Given request 1:
Return the part of the forum thread on micro-op specifications starting at "It also requires" and ending at "maintenance and usefulness.", word for word.
Given request 2:
In the forum thread on micro-op specifications, why did the writer keep parts of the instruction preamble and dispatch sequence in the prototype?
Given request 3:
Extend the forum thread on micro-op specifications, picking up right after its last line.

[BEGIN Excerpt to read]

It also requires local variables, which moves it into the space of a IR similar to LLVM's.
I mostly agree with your second bullet: parts of the instruction preamble and dispatch sequence can probably be omitted when actually specifying the uop sequences for generation. As you say, "handling tracing, dispatching, etc are the responsibility of the code generator". I included them in the prototype because, well, I am the code generator in this case. ;)
If you remove some of that fluff, though, our uop specifications are quite similar. As you point out, the major differences are that you want to avoid local temporaries and explicit stack manipulations in favor of using just an abstract stack that is manipulated directly by many diverse uops (similar to our current instruction set). On the surface, those both seem less desirable to me, in terms of both maintenance and usefulness.
As a simple, concrete example, here is how a couple of simple passes might optimize a recorded trace (or superinstruction) for the statement a = b + c
. Click to expand:
The steps for analyzing and optimizing these uops are simple and intuitive to me, and hopefully others. I tried working through the same example with a uop specification closer to what you suggest, and each step seems so much more difficult. I won't straw-man by sharing my attempts, but it seems like it requires either significantly increasing the number of uops, emitting a final result that's less optimized than the one I worked out above, or adding significant complexity to the various passes to handle all of the different possible uops (rather than a tiny subset specific to that pass).
From your proof of concept,
LOAD_FAST
is defined as:
Just a minor note: this looks like a typo, since it includes both old and new code. Maybe copied-and-pasted from a unified diff of the changes to LOAD_FAST_CHECK
?
Just a minor note: this looks like a typo, since it includes both old and new code. Maybe copied-and-pasted from a unified diff of the changes to
LOAD_FAST_CHECK
?
Yeah, Mark was definitely talking about LOAD_FAST_CHECK
, which has this definition:
TARGET(LOAD_FAST_CHECK) {
// TODO
PyObject *value;
UOP_JUMP(1);
UOP_WRITE_PREV_INSTR();
UOP_UPDATE_STATS();
UOP_GET_FAST(value, oparg);
if (value == NULL) {
goto unbound_local_error;
}
UOP_STACK_ADJUST(1);
UOP_STACK_SET(1, value);
UOP_INCREF(value);
UOP_NEXT_OPCODE();
UOP_NEXT_OPARG();
UOP_LLTRACE();
UOP_CHECK_TRACING();
UOP_DISPATCH();
}
I do find this distractingly verbose. It is also lacking a bit more explanation (e.g. why does every case starts with a jump? It seems that you've eliminated the next_instr++
implied by TARGET()

[END Excerpt to read]
[BEGIN Dataset rows]

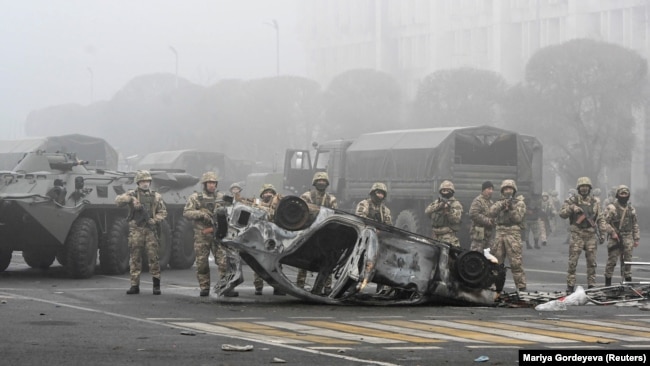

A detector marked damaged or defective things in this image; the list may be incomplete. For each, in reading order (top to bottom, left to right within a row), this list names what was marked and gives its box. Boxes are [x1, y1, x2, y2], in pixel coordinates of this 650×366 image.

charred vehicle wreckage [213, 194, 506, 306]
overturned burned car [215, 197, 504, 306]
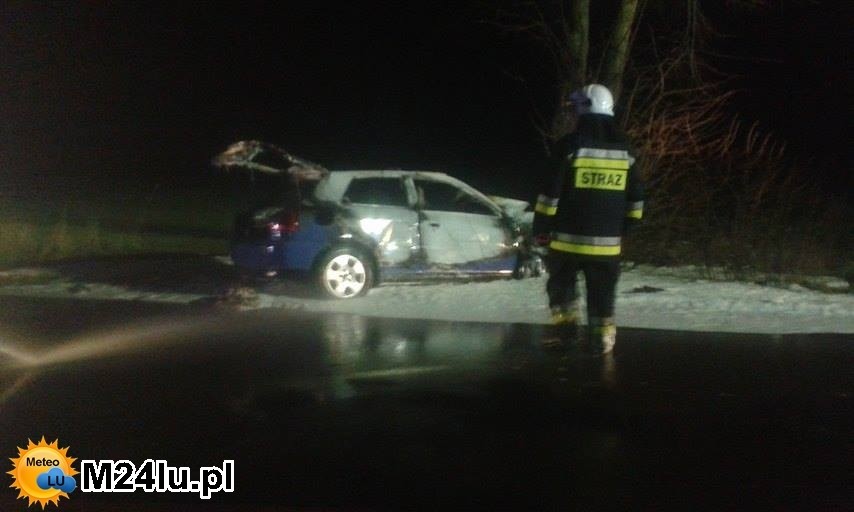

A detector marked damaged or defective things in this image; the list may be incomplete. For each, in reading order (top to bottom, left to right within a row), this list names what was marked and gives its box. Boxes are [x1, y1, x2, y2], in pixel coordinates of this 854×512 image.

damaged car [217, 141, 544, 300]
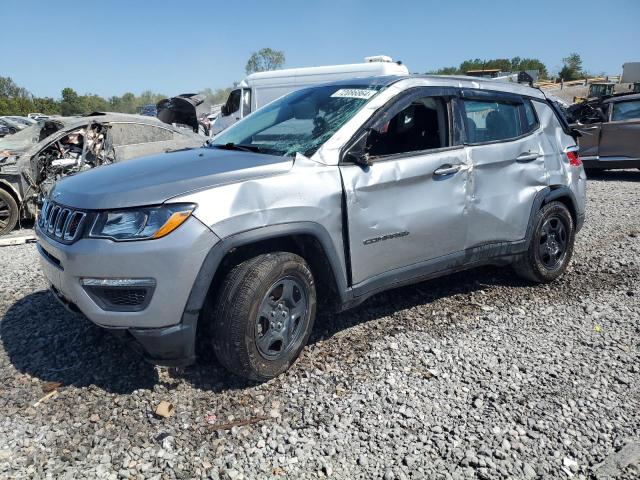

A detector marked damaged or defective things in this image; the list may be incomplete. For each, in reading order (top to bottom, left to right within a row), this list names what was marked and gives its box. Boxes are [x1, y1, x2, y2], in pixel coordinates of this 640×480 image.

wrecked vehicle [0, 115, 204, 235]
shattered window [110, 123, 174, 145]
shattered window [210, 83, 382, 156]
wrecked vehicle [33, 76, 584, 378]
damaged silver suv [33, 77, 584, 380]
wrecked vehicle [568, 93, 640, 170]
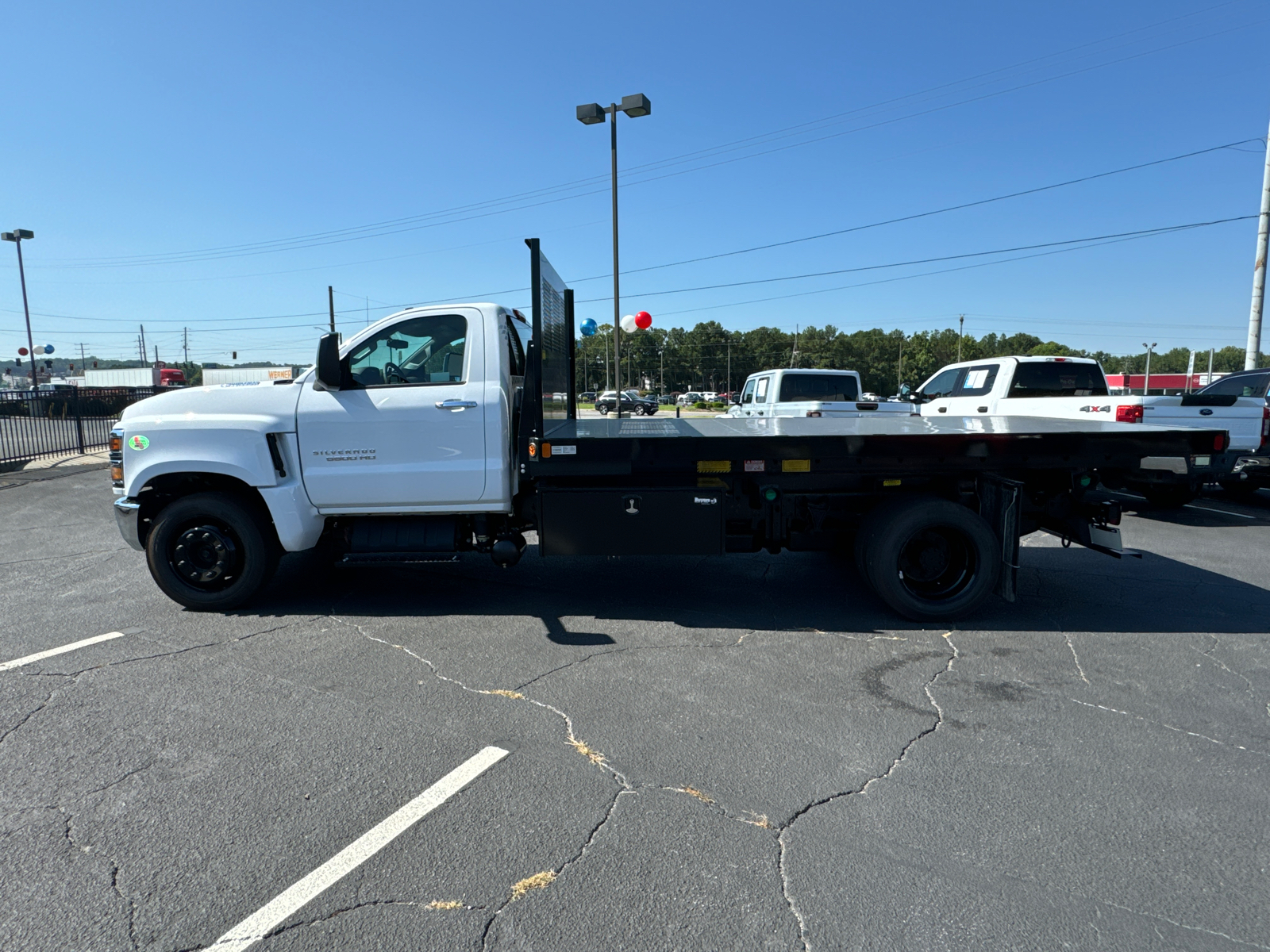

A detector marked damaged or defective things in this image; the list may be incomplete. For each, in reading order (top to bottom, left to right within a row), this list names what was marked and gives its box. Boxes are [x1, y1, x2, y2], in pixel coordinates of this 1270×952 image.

[END Dataset rows]

Answer 1:
It also requires local variables, which moves it into the space of a IR similar to LLVM's.
I mostly agree with your second bullet: parts of the instruction preamble and dispatch sequence can probably be omitted when actually specifying the uop sequences for generation. As you say, "handling tracing, dispatching, etc are the responsibility of the code generator". I included them in the prototype because, well, I am the code generator in this case. ;)
If you remove some of that fluff, though, our uop specifications are quite similar. As you point out, the major differences are that you want to avoid local temporaries and explicit stack manipulations in favor of using just an abstract stack that is manipulated directly by many diverse uops (similar to our current instruction set). On the surface, those both seem less desirable to me, in terms of both maintenance and usefulness.

Answer 2:
Because in that case the writer is the code generator.

Answer 3:
(in the past this was part of the instruction decoding, word = *next_instr++
etc.).
I am still trying to get my head around the rest of the various proposals; I find Mark's idea, closer to a proper IR, attractive for its compactness. I think the ease of implementation of the various optimization steps is key to which way we go.
Looking at Mark's first comment again, he writes
GET_LOCAL ( -- obj) {
obj = frame->f_localsplus[oparg];
}
What seems almost hidden here behind the near-C syntax is that this pushes obj
onto the stack. Let's explore this in more depth.
I do find this distractingly verbose. It is also lacking a bit more explanation (e.g. why does every case starts with a jump? It seems that you've eliminated the
next_instr++
implied byTARGET()
(in the past this was part of the instruction decoding,word = *next_instr++
etc.).
Yeah, my branch exposes these parts which are currently tucked away in the TARGET
and various DISPATCH
macros. They would likely be generated, not specified by us. So we can just ignore them.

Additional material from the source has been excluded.